К ночи мы остановились на вершине небольшого холма, с которого можно было наблюдать во всех направлениях. Мы не стали разводить огонь, но когда темнота сгустилась, мы увидели вдали светившуюся точку — несомненно, костёр, как решил отец. Поскольку эта точка виднелась на юге, отец подумал, что там лагерь племени, удивившись, правда, что так далеко от реки. Вероятно, они не вернулись на берег даже для того, чтобы подобрать брошенные вещи.
Мы опять спали по очереди. На этот раз мне выпало дежурить в середине ночи. Когда мать меня разбудила, было очень холодно, и я поплотнее запахнулась в плащ. Айлия лежала чуть подальше. Вскоре после того, как мать пошла спать, я услышала, что Айлия зашевелилась. Она вертела головой и что-то бормотала. Бормотание сменилось более отчётливым шёпотом, и я наклонила голову над ней, прислушиваясь. То, что я услышала, предупреждало об опасности.
— Запад… мимо злого леса… Через реку на юг… снова на запад… сад… затем на запад к холму мимо сухого дерева, более высокого, чем два других… На запад, в место, которое называют Зелёной Долиной.
Она три раза повторила это, затем замолчала. Я была уверена, что она не просто вспоминала нашу дорогу, а сообщала её кому-то. Кому и зачем? Её народ погиб или пленён морскими разбойниками, да я и не думаю, что кто-нибудь из них мог вызвать мозг Айлии. Днём она действовала под влиянием страха, когда увидела другое племя. Нет ли у них ясновидящей вроде Утты, которая следит за нами?
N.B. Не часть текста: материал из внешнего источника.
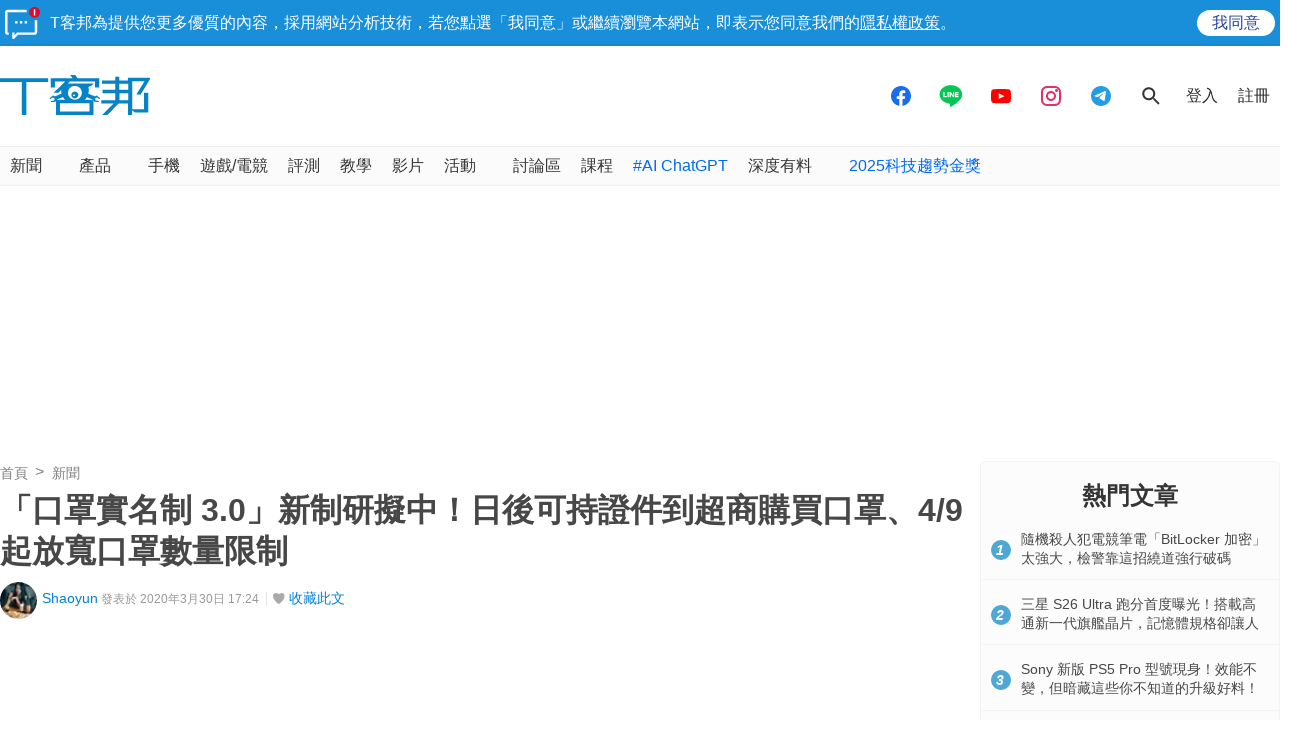

--- FILE ---
content_type: text/html; charset=utf-8
request_url: https://sync.aralego.com/idRequest?
body_size: 99
content:
{"uid":"29556889-4491-3e94-976f-13a0deb04942"}

--- FILE ---
content_type: text/html; charset=utf-8
request_url: https://www.google.com/recaptcha/api2/aframe
body_size: 266
content:
<!DOCTYPE HTML><html><head><meta http-equiv="content-type" content="text/html; charset=UTF-8"></head><body><script nonce="DzLIkC2gtadDvS8oksUg2Q">/** Anti-fraud and anti-abuse applications only. See google.com/recaptcha */ try{var clients={'sodar':'https://pagead2.googlesyndication.com/pagead/sodar?'};window.addEventListener("message",function(a){try{if(a.source===window.parent){var b=JSON.parse(a.data);var c=clients[b['id']];if(c){var d=document.createElement('img');d.src=c+b['params']+'&rc='+(localStorage.getItem("rc::a")?sessionStorage.getItem("rc::b"):"");window.document.body.appendChild(d);sessionStorage.setItem("rc::e",parseInt(sessionStorage.getItem("rc::e")||0)+1);localStorage.setItem("rc::h",'1768788413261');}}}catch(b){}});window.parent.postMessage("_grecaptcha_ready", "*");}catch(b){}</script></body></html>

--- FILE ---
content_type: application/javascript; charset=utf-8
request_url: https://fundingchoicesmessages.google.com/f/AGSKWxV_avhknv6t-DDoowg7Neyf5KQ5ACmd__Z-ZVxvcCu7BqmthR5hzTJyTfmwx5oyEpOrspfLZWjmNJcVrgn8wl636XnLQMCXRRNNmdCDhtI1tf_FZ3g-AzeHfiW5ty0_PgvvSPTevOWtVyycxtOQu4SVx_vMTGrnvLpF5rplZKg2iYsyfyKEiAy7JVlG/_/adstop_/adsession./adspromo--advert-100x100./ads/pc.
body_size: -1290
content:
window['fe6af360-505d-4e4b-bd8c-f961aa2464b7'] = true;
Так могло быть, но это был не первый и не лучший ответ, который я нашла.
Хилэриэн! Он не стал бы контактировать со мной или с моими родителями, зная, что такой контакт, даже самый лёгкий, будет тут же замечен, так что ему придётся идти на попытку полного захвата. Но Айлия, по нашим стандартам, была слабой и лёгкой добычей для любого владевшего колдовством, поэтому он мог добраться до неё, работать с ней, через неё выслеживая нас. Все мои страхи насчёт него вернулись, но в то же время я чувствовала неуверенность, так как помнила, как мысленное прикосновение матери показало мне страшное одиночество Хилэриэна, узнавшего, что случилось с его миром, о возвращении в который он так долго мечтал, пребывая в плену.
Я никогда не верила в активное зло Хилэриэна. Я боялась только такого Зла, которое родилось бы от безрассудного интереса к исследованиям, любопытства и самоуверенности. Таким он был раньше, таким мог и остаться, и в таком случае он представлял собой угрозу всему, что мы сделали в Эскоре. Если он проследит за нами до Зелёной Долины…
Мы могли бы снова заблокировать мозг Айлии, но тогда придётся нести её на руках и постоянно о ней заботиться, а ведь нас наверняка ожидают многие опасности, и такая пленница может стать причиной нашей гибели. Бросить её тоже немыслимо. Окончательное решение принадлежало не мне одной, а всем троим.